[Exercise objective]: Go through the entries below and print, exactly, the lines starting at the one with "bloedwaardentest vitamine D-waarden" and ending at the one with "Awesome Gross-Out Opening Scene: SEPTIC MAN", keeping both ends and no others.

[Working data]:
━━━

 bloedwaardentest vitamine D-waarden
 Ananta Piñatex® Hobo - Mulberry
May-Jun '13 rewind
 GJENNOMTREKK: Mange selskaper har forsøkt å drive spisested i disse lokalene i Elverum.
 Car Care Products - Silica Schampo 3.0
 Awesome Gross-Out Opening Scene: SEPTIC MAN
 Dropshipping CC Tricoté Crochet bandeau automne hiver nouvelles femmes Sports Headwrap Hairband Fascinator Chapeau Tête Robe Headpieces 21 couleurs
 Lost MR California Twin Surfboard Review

━━━

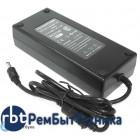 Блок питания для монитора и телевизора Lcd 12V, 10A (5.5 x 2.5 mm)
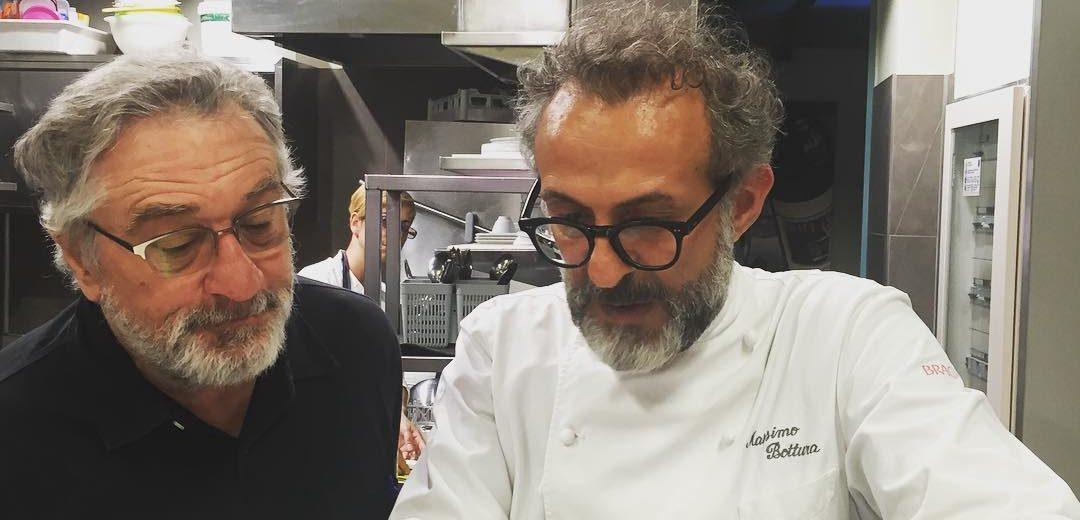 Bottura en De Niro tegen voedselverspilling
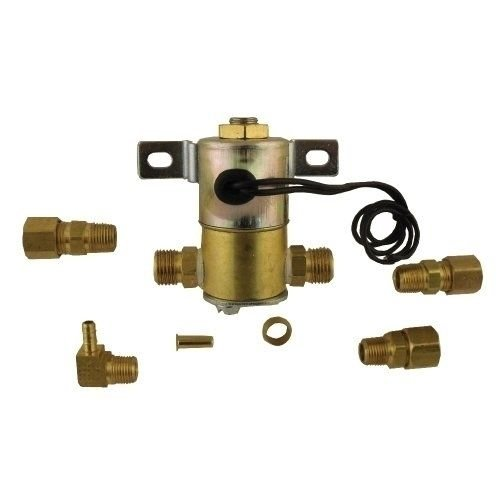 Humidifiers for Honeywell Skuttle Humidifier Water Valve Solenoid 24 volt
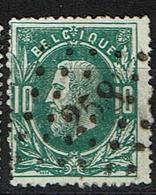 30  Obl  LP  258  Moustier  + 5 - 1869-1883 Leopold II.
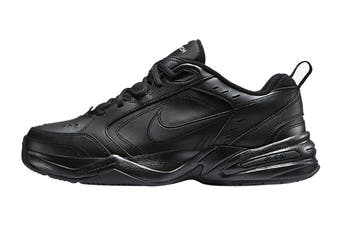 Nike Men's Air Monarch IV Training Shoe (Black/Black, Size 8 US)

━━━

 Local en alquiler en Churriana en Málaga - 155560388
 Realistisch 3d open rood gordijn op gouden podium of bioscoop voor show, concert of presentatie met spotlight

━━━

[Reply to the task]:
 bloedwaardentest vitamine D-waarden
 Ananta Piñatex® Hobo - Mulberry
May-Jun '13 rewind
 GJENNOMTREKK: Mange selskaper har forsøkt å drive spisested i disse lokalene i Elverum.
 Car Care Products - Silica Schampo 3.0
 Awesome Gross-Out Opening Scene: SEPTIC MAN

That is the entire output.